Y lo que es más importante, en algún lugar hay que poner límites, por muy convencionales que sean. Si admitimos la camiseta, por qué no despojarse de ella cuando hace mucho calor.
Entre enseñar sólo la sobaquera o también la tripa no hay tanta diferencia. De la coca cola se pasa enseguida a la hamburguesa, del chicle al chupa-chup, y del chupa-chup al helado. No, es indispensable poner un límite, y ese límite no puede establecerse después de un tira y afloja entre el profesor y los alumnos ante el consejo escolar. Si una norma la manda el profesor debe ser respetada, precisamente, porque la manda el profesor. Y si a algún alumno no le gusta, que se esfuerce por sobrellevarlo con paciencia. Es un esfuerzo muy sano.

POR QUÉ SE DEBE ESTUDIAR FILOSOFÍA

La filosofía, sólo la filosofía, esta hermana de la religión, ha desarmado unas manos que la superstición había ensangrentado durante mucho tiempo. Y el espíritu humano, al despertar de su sopor, se ha sorprendido de los excesos a los que le había llevado el fanatismo.
(VOLTAIRE)

No se aprende filosofía, se aprende a filosofar.
(KANT)

Rechazar el fanatismo, reconocer la propia ignorancia, los límites del mundo y del hombre, el rostro amado, la belleza, en fin, he ahí el campo donde podemos reunirnos con los griegos.
(CAMUS)


Nuestra sociedad tiene cosas buenas y cosas malas. Éste es un análisis un poco somero, pero nos va a servir para las reflexiones que vienen a continuación. La mayoría de las cosas buenas proceden de nuestros antepasados griegos. Las luces que nos enseñan el camino para mejorar las cosas buenas y suprimir las malas también vienen de Grecia. Y si queremos seguir progresando debemos seguir siendo griegos. Vamos a ver en que se concreta esto de seguir siendo griegos. ¿Qué es lo que tiene la civilización griega para que nos marque de un modo cualitativamente distinto de lo que nos marcaron las otras? Porque si en Grecia se hicieron cosas bellas, también se hicieron en Egipto y Babilonia. Pero sucede que los griegos, además, reflexionaron sobre la idea de belleza. En Grecia se hizo matemática, lo mismo que en Egipto y Babilonia. Pero los griegos, además, reflexionaron sobre la naturaleza de los conceptos matemáticos. Los griegos se relacionaban entre sí y con los pueblos vecinos, en algunas ocasiones vivían en amistad y en otras estaban en guerra. En la guerra unas veces eran valientes y otras veces eran cobardes. Lo mismo que cualquier otro pueblo. Pero los griegos, además, reflexionaron sobre la amistad y el amor, la paz y la guerra, el valor y la cobardía. Esto es, los griegos no sólo hacían cosas, sino que también reflexionaban sobre las cosas que hacían. Dicho de otro modo, los griegos filosofaron.
Explicado de una manera un poco tosca, filosofar es reflexionar sobre lo que hacemos cuando no estamos filosofando. Digamos que el quehacer filosófico consiste en la reflexión sobre el resto de los quehaceres. La ciencia y la técnica por sí solas no significan progreso si no están acompañadas por un pensamiento que marque sus límites y explore sus posibilidades más humanas. Y esta necesidad de pensamiento es lo que nos obliga a seguir reflexionando, a seguir siendo griegos para seguir siendo civilizados.

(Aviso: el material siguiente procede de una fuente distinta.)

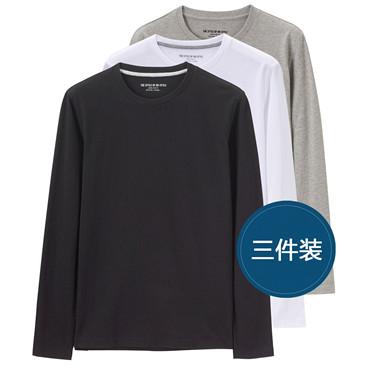 三件裝純色磨毛圓領長袖T恤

 Siempre que se razona de este modo, sale alguien diciendo, como quien dice algo muy original, que entonces no se ha de enseñar filosofía, sino enseñar a filosofar. Craso error. No se puede filosofar si no se conoce lo que se ha filosofado antes. Ni se debe ni se puede.
Vamos a intentar argumentar esto.
No se debe, porque un pensamiento que comenzara desde cero en cada generación nunca avanzaría. Además, es una pedantería. Nada más ridículo (ni más enternecedor) que un adolescente diciendo muy solemnemente, como si antes de nacer él el resto del mundo hubiera vivido en tinieblas, algo que ya se sabe desde Platón. Ésta también es una razón para estudiar filosofía, como una medicina contra la pedantería. Es una razón secundaria, porque la pedantería de la adolescencia, igual que el acné juvenil, se pasa con el tiempo, pero también merece ser tenida en cuenta.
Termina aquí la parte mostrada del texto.